── TEXTO DE REFERÊNCIA

Curiosamente, em julho de 2009 ainda existe fatura de plano de saúde para toda a família Bozikis na conta da entidade.
No melhor estilo que Carlos Nunes iria consagrar anos depois, Gerasime Bozikis também se valeu diversas vezes do cartão corporativo da CBB para gastos pessoais. Entre eles, alguns pouco comuns e não usuais. Como o que aparece na fatura do Hotel Conrad, em Porto Rico, no dia 19 de março de 2009. São 14 dólares gastos em despesa que aparece como pagamento para filme no quarto. A reportagem tentou contato com o hotel para saber quais são os tipos de filme pagos à parte no cardápio do estabelecimento, sem conseguir resposta. Gerasime Bozikis também não respondeu a indagação enviada pela reportagem:
“Nas notas de viagem estão despesas até com filmes no quarto, como em viagem para Porto Rico. Gostaria que comentasse se possível e qual o tipo de filme, já que foi apresentado na prestação de contas”. Sem resposta.
Durante seu mandato, Grego encheu o tanque com o cartão corporativo da CBB. É o que mostram diversas notas fiscais e recibos do cartão. Um filtro de ar, comprado em um posto da Lagoa, no Rio, em 25 de abril de 2009 foi glosado pelo patrocinador.
Restaurantes foram constantes e Ipanema o bairro preferido para as incursões gastronômicas. A despesa de 24 de abril de 2009, na finada e sofisticada filial do bairro da pizzaria Excellenza acabou glosada na prestação de contas. O fim de mandato foi em ritmo alucinante de gasto com o cartão em boas mesas. Alternou a pizzaria Capricciosa da Barra com a de Ipanema, com direito a uma escapada na filial do Jardim Botânico, e, ainda que grego, fartou-se preferencialmente de massas italianas. No mesmo Jardim Botânico, diversificou os sabores na sofisticada, afamada e não muito em conta Escola do Pão, onde sua mesa transitou do mil folhas e creme brulee e o famoso “encontro perfeito” da casa, um brownie com calda de chocolate e sorvete de baunilha, passando pelo carpaccio e salada de camarão. A pièce de resistence foi o “Italianinho”, um ravióli de alho poró ao molho de quatro queijos. Sem dispensar uma ida ao Rancho Português, famoso pelo bacalhau, com a parte da frente na Lagoa e a lateral já em Ipanema. No bairro preferido lançou “reunião de diretoria” na nota para um encontro no tradicional Garden.

────
── DADOS DE ENTRADA

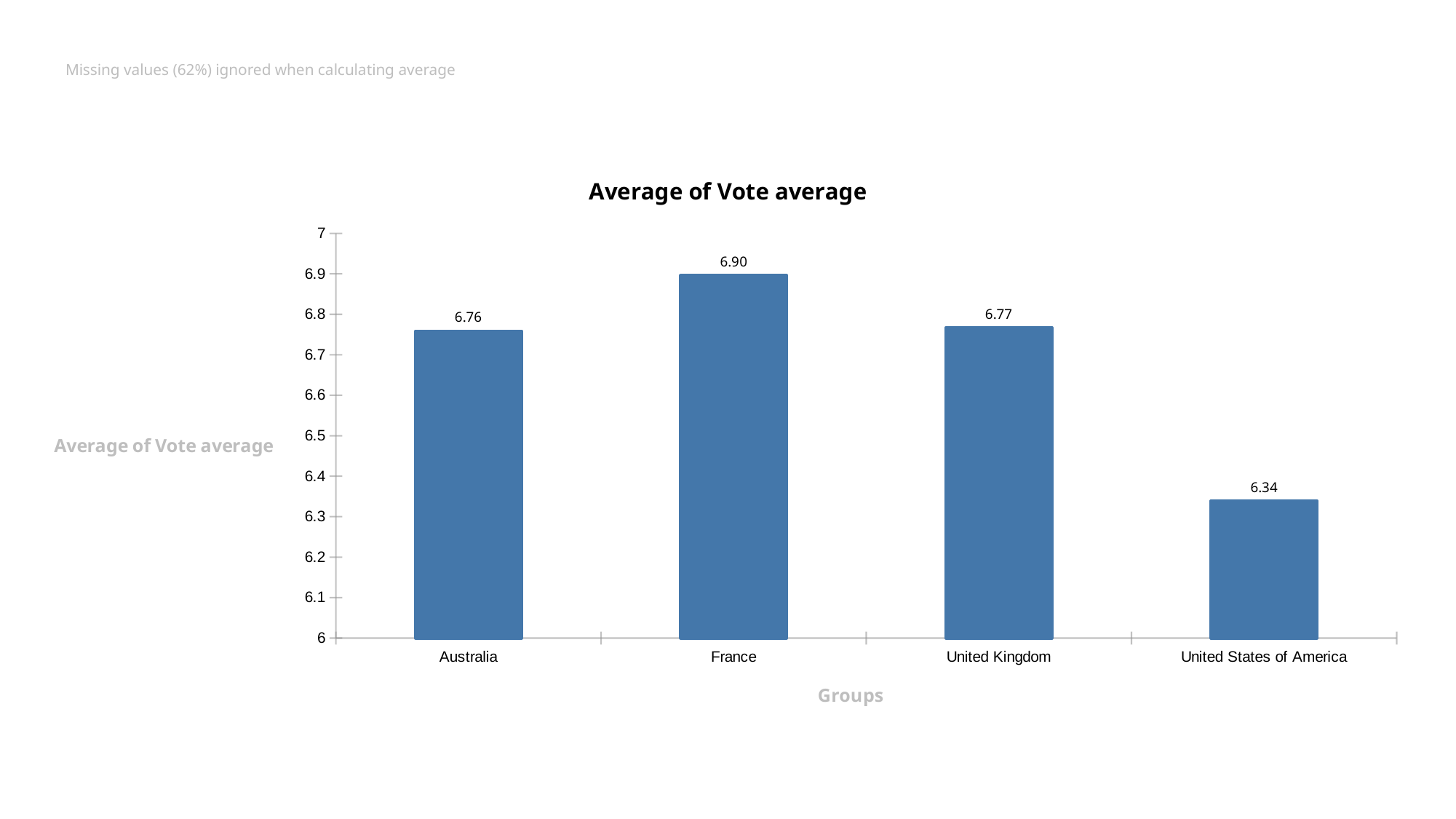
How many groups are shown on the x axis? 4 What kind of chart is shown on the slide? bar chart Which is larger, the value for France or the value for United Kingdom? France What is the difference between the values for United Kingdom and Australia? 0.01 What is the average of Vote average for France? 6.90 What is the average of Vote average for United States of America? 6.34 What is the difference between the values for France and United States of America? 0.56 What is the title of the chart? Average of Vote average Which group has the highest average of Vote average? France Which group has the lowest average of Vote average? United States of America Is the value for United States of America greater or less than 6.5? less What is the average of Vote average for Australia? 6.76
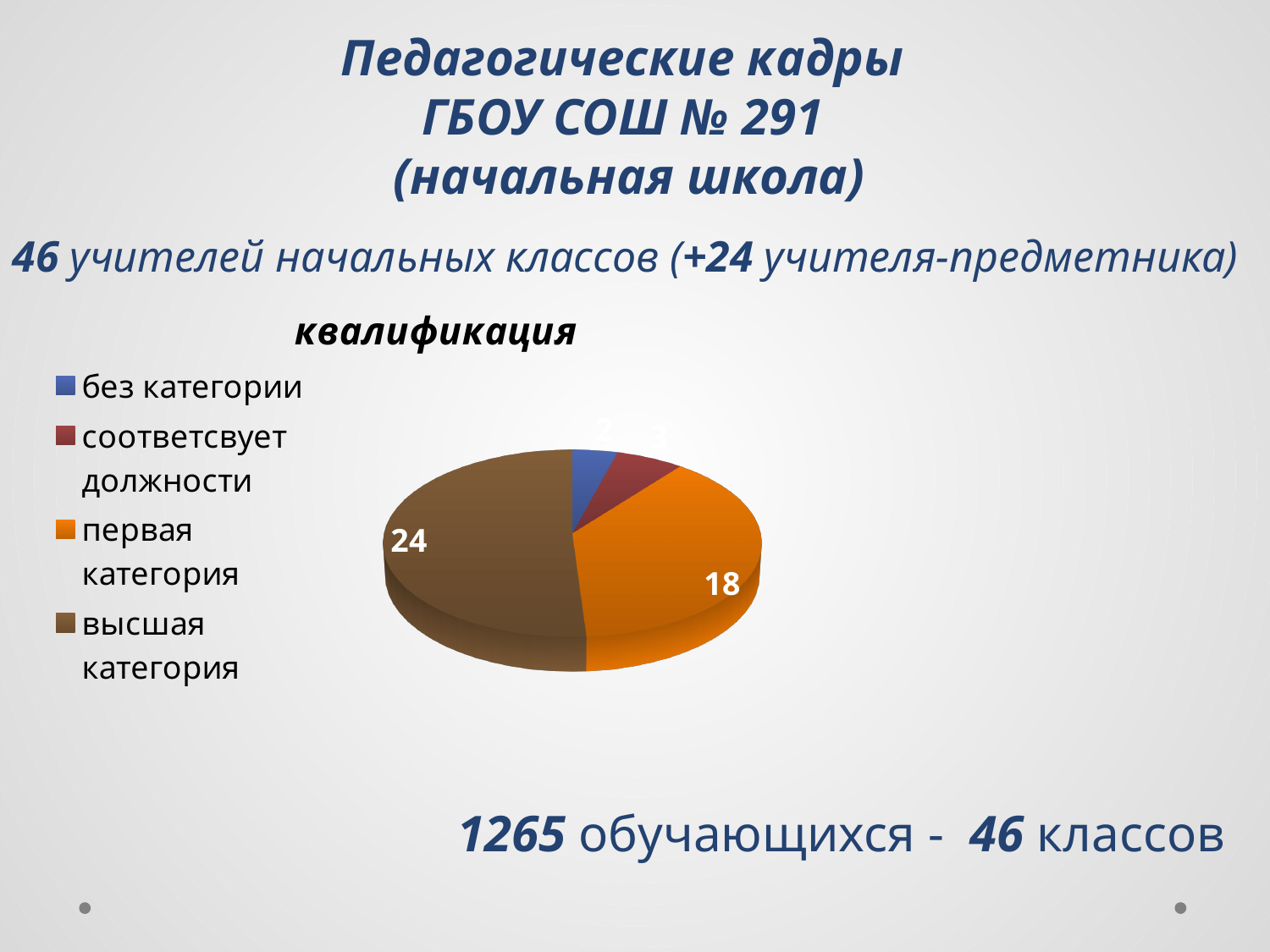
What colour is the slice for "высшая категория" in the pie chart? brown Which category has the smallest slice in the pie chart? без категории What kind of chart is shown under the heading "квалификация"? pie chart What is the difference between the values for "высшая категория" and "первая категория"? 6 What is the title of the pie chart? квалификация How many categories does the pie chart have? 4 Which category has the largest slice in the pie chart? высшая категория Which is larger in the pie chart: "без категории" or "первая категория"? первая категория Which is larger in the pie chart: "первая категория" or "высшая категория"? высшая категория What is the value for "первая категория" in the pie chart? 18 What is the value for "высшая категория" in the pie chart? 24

────

→ ATIVIDADES
1 - Segundo o texto sobre os gastos com o cartão da CBB, quanto custou a despesa com filme no quarto do Hotel Conrad, em Porto Rico?
2 - Edite um trecho do texto sobre os gastos com o cartão da CBB, começando nas palavras "Durante seu mandato, Grego" e parando depois de "glosado pelo patrocinador.", e substitua "filtro de ar" por "jogo de pneus".
O material é independente e não tem relação com o texto.

→ RESPOSTAS DO EXERCÍCIO
1 - 14 dólares.

2 -
Durante seu mandato, Grego encheu o tanque com o cartão corporativo da CBB. É o que mostram diversas notas fiscais e recibos do cartão. Um jogo de pneus, comprado em um posto da Lagoa, no Rio, em 25 de abril de 2009 foi glosado pelo patrocinador.